EXTRACT
>> Begin
However before taking any actions, I would like to know the following:
- Simon, are you planning to update this patch?It's on my list, but not at the front to the queue.
If you want to know what my priority queue looks like... (preliminary
opinion)
1. Skip checkpoint on promoting from streaming replication (almost ready)
2. Further review of WAL decoding (opinion pending, but very solid)
3. Performance Improvement by reducing WAL for Update Operation (likely
commit)
4. Row Level Security (possible commit)
5. Checksums (maybe commit)
6. Make recovery.conf parameters into GUCs (commit something of use,
but very basic)
Thanks. It is good to know.
As you are not planning to touch the patch, I took myself the last version
of Masao and realigned it with current head.
Here is what the patch does in details:
- Move all the recovery.conf parameters in postgresql.conf
- recovery.conf is removed (no backward compatibility in this version of
the patch)
>> End
RECORDS PROVIDED
>> Begin
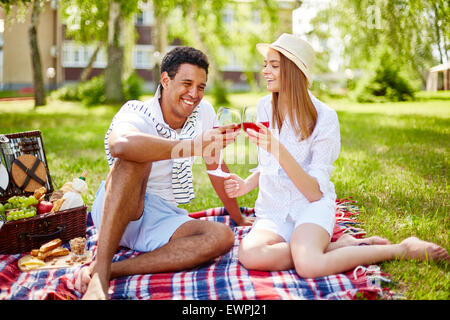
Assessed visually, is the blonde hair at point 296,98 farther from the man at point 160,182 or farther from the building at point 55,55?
the building at point 55,55

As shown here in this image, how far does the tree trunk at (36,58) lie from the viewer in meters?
12.6

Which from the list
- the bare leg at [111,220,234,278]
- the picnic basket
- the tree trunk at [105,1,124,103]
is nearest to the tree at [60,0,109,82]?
the tree trunk at [105,1,124,103]

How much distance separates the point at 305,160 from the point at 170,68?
1183mm

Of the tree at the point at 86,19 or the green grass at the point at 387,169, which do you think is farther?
the tree at the point at 86,19

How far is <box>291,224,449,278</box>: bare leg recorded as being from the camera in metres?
2.65

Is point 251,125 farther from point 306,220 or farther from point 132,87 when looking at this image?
point 132,87

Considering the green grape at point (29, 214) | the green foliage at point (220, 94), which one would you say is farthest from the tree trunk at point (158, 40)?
the green grape at point (29, 214)

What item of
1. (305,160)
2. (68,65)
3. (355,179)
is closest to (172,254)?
(305,160)

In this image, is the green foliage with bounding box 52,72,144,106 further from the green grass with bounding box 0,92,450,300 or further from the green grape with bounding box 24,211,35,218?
the green grape with bounding box 24,211,35,218

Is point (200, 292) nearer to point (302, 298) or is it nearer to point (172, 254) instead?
point (172, 254)

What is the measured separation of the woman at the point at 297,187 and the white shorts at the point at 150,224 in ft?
1.61

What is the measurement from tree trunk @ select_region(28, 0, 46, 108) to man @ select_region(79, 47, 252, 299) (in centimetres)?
1068

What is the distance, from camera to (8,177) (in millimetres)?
3631
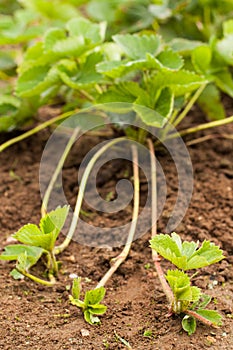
>> End
SHORT PROBLEM A
Print the part of the PostgreSQL patch discussion that starts with "If you want" and goes on through "good to know.", reproducing it word for word.
SHORT PROBLEM B
Pick up the PostgreSQL patch discussion after its last line and write the next part.

EXERCISE ANSWER A
If you want to know what my priority queue looks like... (preliminary
opinion)
1. Skip checkpoint on promoting from streaming replication (almost ready)
2. Further review of WAL decoding (opinion pending, but very solid)
3. Performance Improvement by reducing WAL for Update Operation (likely
commit)
4. Row Level Security (possible commit)
5. Checksums (maybe commit)
6. Make recovery.conf parameters into GUCs (commit something of use,
but very basic)
Thanks. It is good to know.

EXERCISE ANSWER B
- if you want to trigger a recovery at promotion or have the recovery
parameters read on slave at startup, you need to create a file called
recovery.trigger in PGDATA. (something like "touch recovery.conf" is
enough). Once recovery is done, recovery.trigger is changed to
recovery.done.
I found in the original patch a couple of bugs, which might have been there
because things have changed a bit since 9.2 dev, especially around the
trigger file. Those bugs are fixed. I also tested this new configuration
set with several slaves, cascading slaves and even played with timeline
switches... And it worked correctly.
I found that support for pg_basebackup -R was in the old patch, and I
haven't done anything for that yet.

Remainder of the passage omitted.